• [What this task involves]
Extract all of the records below verbatim, reproducing each line without any change.

(Scene question records)
-=-=-=-=-

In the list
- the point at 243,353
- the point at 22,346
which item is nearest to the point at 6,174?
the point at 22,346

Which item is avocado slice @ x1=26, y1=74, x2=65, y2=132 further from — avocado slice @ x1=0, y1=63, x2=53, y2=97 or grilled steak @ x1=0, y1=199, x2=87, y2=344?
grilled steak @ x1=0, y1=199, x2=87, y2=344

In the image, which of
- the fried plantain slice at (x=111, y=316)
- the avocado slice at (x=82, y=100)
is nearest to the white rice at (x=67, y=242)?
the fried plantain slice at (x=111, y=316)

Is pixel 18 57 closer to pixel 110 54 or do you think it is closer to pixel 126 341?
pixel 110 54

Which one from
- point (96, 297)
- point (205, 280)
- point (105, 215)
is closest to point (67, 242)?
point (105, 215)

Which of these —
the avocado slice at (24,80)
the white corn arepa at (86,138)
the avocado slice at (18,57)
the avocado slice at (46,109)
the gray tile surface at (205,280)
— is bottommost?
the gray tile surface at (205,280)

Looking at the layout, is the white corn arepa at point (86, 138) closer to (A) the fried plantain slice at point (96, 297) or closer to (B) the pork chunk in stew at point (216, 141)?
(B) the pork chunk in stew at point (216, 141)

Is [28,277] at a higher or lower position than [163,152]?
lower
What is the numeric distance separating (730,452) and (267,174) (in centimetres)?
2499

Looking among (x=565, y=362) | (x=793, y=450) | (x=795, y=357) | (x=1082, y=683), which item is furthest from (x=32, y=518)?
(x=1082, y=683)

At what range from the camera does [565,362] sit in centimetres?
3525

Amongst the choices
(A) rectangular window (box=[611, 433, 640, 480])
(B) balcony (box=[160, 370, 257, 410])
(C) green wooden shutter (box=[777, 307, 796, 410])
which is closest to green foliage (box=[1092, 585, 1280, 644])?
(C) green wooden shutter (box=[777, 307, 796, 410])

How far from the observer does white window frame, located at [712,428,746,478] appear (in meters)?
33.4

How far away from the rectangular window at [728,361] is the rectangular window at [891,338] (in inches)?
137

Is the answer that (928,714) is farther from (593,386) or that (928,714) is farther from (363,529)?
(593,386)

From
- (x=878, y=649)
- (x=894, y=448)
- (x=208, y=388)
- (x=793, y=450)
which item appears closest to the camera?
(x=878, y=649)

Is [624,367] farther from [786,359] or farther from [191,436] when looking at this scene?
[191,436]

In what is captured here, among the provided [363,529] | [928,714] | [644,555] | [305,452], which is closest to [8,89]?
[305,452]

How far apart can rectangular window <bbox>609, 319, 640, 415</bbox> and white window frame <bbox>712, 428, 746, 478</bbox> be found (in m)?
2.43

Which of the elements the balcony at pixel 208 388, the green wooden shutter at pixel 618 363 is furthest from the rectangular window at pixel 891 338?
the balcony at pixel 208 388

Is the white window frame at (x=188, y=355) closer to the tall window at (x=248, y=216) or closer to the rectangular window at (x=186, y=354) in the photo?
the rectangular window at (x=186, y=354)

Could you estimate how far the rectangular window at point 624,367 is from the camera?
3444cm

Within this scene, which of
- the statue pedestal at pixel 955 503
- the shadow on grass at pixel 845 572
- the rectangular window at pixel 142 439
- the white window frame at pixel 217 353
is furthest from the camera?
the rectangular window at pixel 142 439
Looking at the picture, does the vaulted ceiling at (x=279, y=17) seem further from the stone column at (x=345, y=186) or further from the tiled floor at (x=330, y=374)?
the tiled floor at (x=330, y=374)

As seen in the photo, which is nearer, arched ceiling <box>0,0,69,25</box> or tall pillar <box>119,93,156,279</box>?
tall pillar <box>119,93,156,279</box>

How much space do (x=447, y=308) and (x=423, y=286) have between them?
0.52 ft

-=-=-=-=-

• [Task solution]
In the list
- the point at 243,353
- the point at 22,346
which item is nearest to the point at 6,174?
the point at 22,346

Which item is avocado slice @ x1=26, y1=74, x2=65, y2=132 further from — avocado slice @ x1=0, y1=63, x2=53, y2=97 or grilled steak @ x1=0, y1=199, x2=87, y2=344?
grilled steak @ x1=0, y1=199, x2=87, y2=344

In the image, which of
- the fried plantain slice at (x=111, y=316)
- the avocado slice at (x=82, y=100)
is nearest to the white rice at (x=67, y=242)?
the fried plantain slice at (x=111, y=316)

Is pixel 18 57 closer to pixel 110 54 or do you think it is closer to pixel 126 341?
pixel 110 54

Which one from
- point (96, 297)
- point (205, 280)
- point (105, 215)
is closest to point (67, 242)?
point (105, 215)

Which of these —
the avocado slice at (24,80)
the white corn arepa at (86,138)
the avocado slice at (18,57)
the avocado slice at (46,109)
the gray tile surface at (205,280)
— is bottommost?
the gray tile surface at (205,280)

Looking at the layout, is the white corn arepa at point (86, 138) closer to (A) the fried plantain slice at point (96, 297) or closer to (B) the pork chunk in stew at point (216, 141)?
(B) the pork chunk in stew at point (216, 141)

Is [28,277] at a higher or lower position than [163,152]?
lower
What is the numeric distance separating (730,452) and (267,174) (in centimetres)?
2499

Looking among (x=565, y=362) | (x=793, y=450) | (x=795, y=357) | (x=1082, y=683), which item is furthest from (x=32, y=518)?
(x=1082, y=683)

At what range from the camera does [565,362] sit in centimetres?
3525

Amongst the choices
(A) rectangular window (box=[611, 433, 640, 480])
(B) balcony (box=[160, 370, 257, 410])
(C) green wooden shutter (box=[777, 307, 796, 410])
which is closest to green foliage (box=[1092, 585, 1280, 644])?
(C) green wooden shutter (box=[777, 307, 796, 410])

How far from the observer does white window frame, located at [712,428,746,478] appear (in meters)?
33.4

How far away from the rectangular window at [728,361] is the rectangular window at [891,338] (in inches)?
137

Is the answer that (928,714) is farther from (593,386) or that (928,714) is farther from (363,529)?
(593,386)

From
- (x=878, y=649)
- (x=894, y=448)
- (x=208, y=388)
- (x=793, y=450)
which item appears closest to the camera?
(x=878, y=649)

Is [624,367] farther from [786,359] or farther from [191,436] when looking at this scene?
[191,436]

In what is captured here, among the provided [363,529] | [928,714] | [644,555] | [305,452], which is closest to [8,89]?
[305,452]

How far apart can rectangular window <bbox>609, 319, 640, 415</bbox> and white window frame <bbox>712, 428, 746, 478</bbox> be found (in m)?
2.43

Which of the elements the balcony at pixel 208 388, the green wooden shutter at pixel 618 363 is furthest from the rectangular window at pixel 891 338?
the balcony at pixel 208 388

Is the white window frame at (x=188, y=355) closer to the tall window at (x=248, y=216) or closer to the rectangular window at (x=186, y=354) in the photo?
the rectangular window at (x=186, y=354)

Could you estimate how far the rectangular window at point 624,367 is from the camera?
3444cm

Within this scene, which of
- the statue pedestal at pixel 955 503
- the shadow on grass at pixel 845 572
- the rectangular window at pixel 142 439
- the white window frame at pixel 217 353
is furthest from the camera?
the rectangular window at pixel 142 439
Looking at the picture, does the vaulted ceiling at (x=279, y=17) seem further from the stone column at (x=345, y=186) or further from the tiled floor at (x=330, y=374)?
the tiled floor at (x=330, y=374)

As seen in the photo, which is nearer, arched ceiling <box>0,0,69,25</box> or tall pillar <box>119,93,156,279</box>?
tall pillar <box>119,93,156,279</box>

How much space do (x=447, y=308) and (x=423, y=286) have between them?
0.52 ft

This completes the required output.